• **Things to do**
A – Copy the Tour de France text word for word. Begin at the words "Let me make" and stop after "embarrassing - manner.".
B – Carry the piece about Mark Cavendish and the Tour de France forward from its last sentence.

[Text block — start]

The next two weeks will see Cummings carrying a lot of bottles as he continues in his support role, but will there be a chance for him to shine again?
‘I don’t know, I’ll just have to see how it goes. I know what my job is here, so I’m just getting on with that. If a chance to get in a break comes up I’ll take it, but you never know what’s going to happen in the Tour. It’s completely different to any other bike race.’
Publication Date: 11/07/2010 10:51:33
Happy To Say, You Proved Us Wrong Cav!
Eighteen hours before Mark Cavendish roared to victory in the fifth stage of the Tour de France, I had been in a deep and meaningful conversation with Alan, an old cycling friend. We’ve both done a bit of racing, and we both like to think we know what we are talking about.
The subject was ‘What is wrong with Cav this year?’ and the reasons for his apparent lack of form were analysed at great length and much faux expertise over a couple of bottles of red wine.
The reasons for his lack lustre perfomances - too many to go into here - lead us to the conclusion that the Manxman would not repeat the amazing success of just twelve months earlier. There is too much going on in his life, we reasoned. This time last year, he was focussed on just one thing, and one thing only, but now….?
Let me make one thing clear. Both myself and Alan are massive Cavendish fans. Last year, when his Champs Ellysses sprint made his win look like a solo victory, we launched ourselves into the kind of dance that only Dads can do.
Cav may be a quarter of a century younger than us, but he is a British cycling hero, a sprinter who can take on the best in the world and make them look ordinary, and we weren’t afraid to celebrate in our own middle age – and it has to be said, embarrassing - manner.
But back to our analysis of the reasons why he has failed to repeat last year’s success. The fact that his helmet made a brief cameo appearance just minutes after he lost the sprint to Allesandro Pettachi on stage four only served to add fuel to the fire which we had been stoking all evening.

[Text block — finish]
[Information — start]

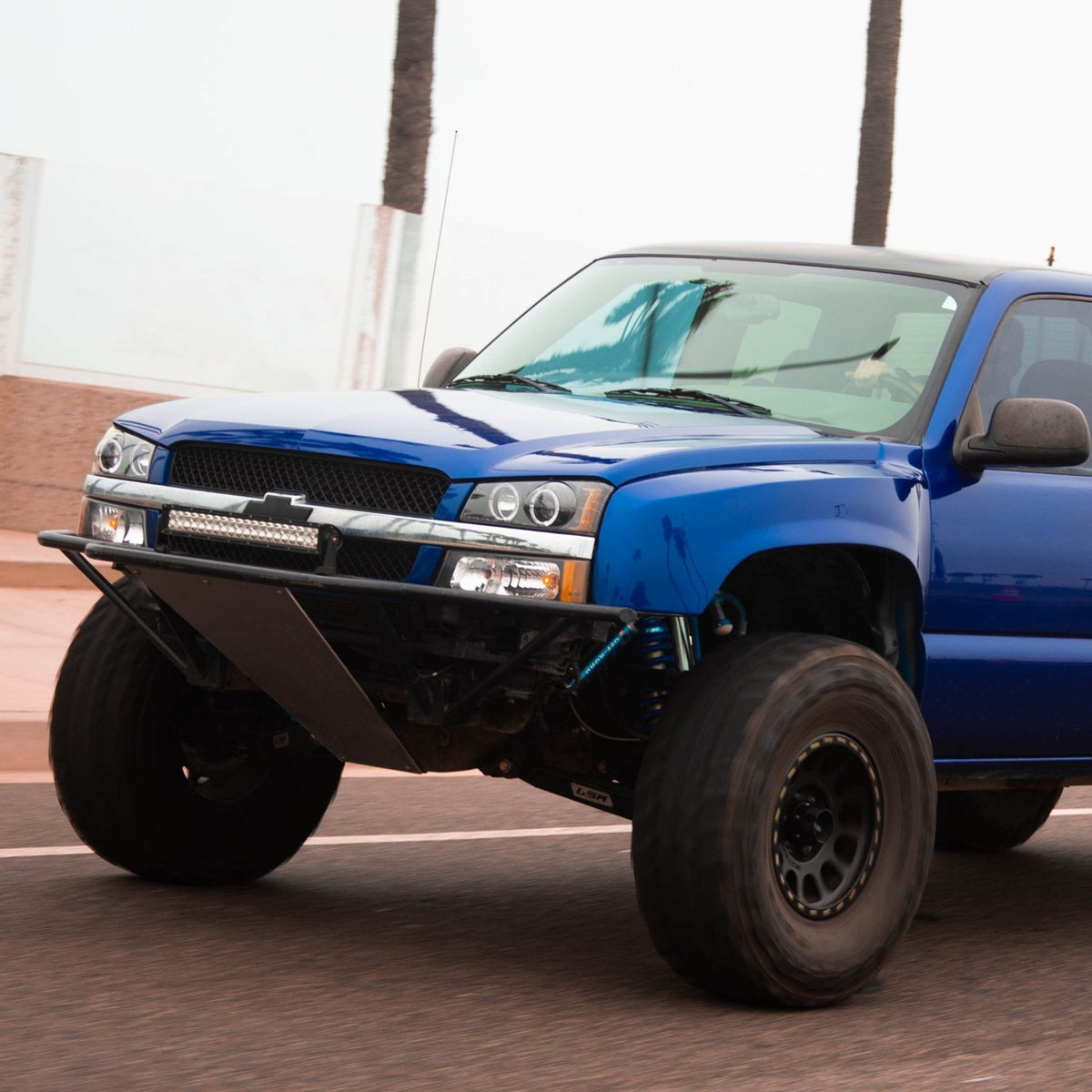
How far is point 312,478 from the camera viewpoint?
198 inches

[Information — finish]
[Information — start]

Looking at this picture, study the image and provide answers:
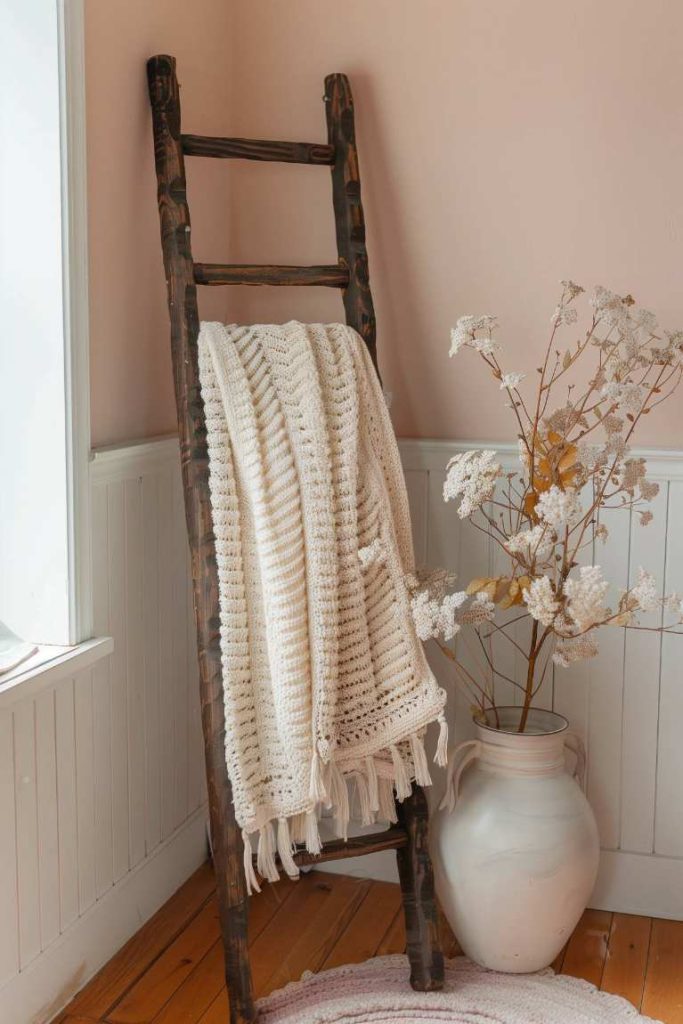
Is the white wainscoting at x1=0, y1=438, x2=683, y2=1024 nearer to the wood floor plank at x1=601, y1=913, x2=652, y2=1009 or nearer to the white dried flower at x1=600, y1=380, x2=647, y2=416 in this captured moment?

[Information — finish]
[Information — start]

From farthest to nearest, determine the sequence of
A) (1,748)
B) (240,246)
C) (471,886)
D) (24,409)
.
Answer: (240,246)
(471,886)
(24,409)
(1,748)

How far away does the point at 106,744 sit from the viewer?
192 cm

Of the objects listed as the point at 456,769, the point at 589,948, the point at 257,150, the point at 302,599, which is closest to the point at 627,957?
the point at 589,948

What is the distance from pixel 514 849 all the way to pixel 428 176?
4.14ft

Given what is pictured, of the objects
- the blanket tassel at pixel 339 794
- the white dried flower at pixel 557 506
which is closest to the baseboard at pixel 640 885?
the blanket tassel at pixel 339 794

[Information — finish]

• **Expected results**
A –
Let me make one thing clear. Both myself and Alan are massive Cavendish fans. Last year, when his Champs Ellysses sprint made his win look like a solo victory, we launched ourselves into the kind of dance that only Dads can do.
Cav may be a quarter of a century younger than us, but he is a British cycling hero, a sprinter who can take on the best in the world and make them look ordinary, and we weren’t afraid to celebrate in our own middle age – and it has to be said, embarrassing - manner.

B –
‘He’s lost it, hasn’t he? That’s worse than spitting your dummy out, that is, he’s chucked his helmet out of the bus! He’ll be lucky if he wins one stage this year’ said Alan.
We looked at the screen and nodded our heads in the sage manner of two men who know what they are talking about. Incidentally, someone who is close to the Team Columbia hierarchy sent me a text later that night which suggested that Cavendish was a tad embarrassed by the helmet hurling incident. Apparently, he didn’t expect the headgear to roll down the steps of the bus after he chucked it, and was heard to say: ‘Oh For F***s sake’ when he saw the cameras focussing on the team helper who retrieved it.
Of course, Mark Cavendish proved us wrong when he asserted his authority in Montargis on Thursday afternoon.
The tears he was barely able to hold back spoke volumes. The voice cracking with emotion told us even more. We saw how much this victory meant to him. The tears were the proof of just how much pain and frustration this young man had been through this year. After seeing Cav on the podium, Alan and I looked at each other, raised our glasses, immediately forgot about our conversation from the previous night, and then launched into another bout of Dad Dancing in honour of our hero.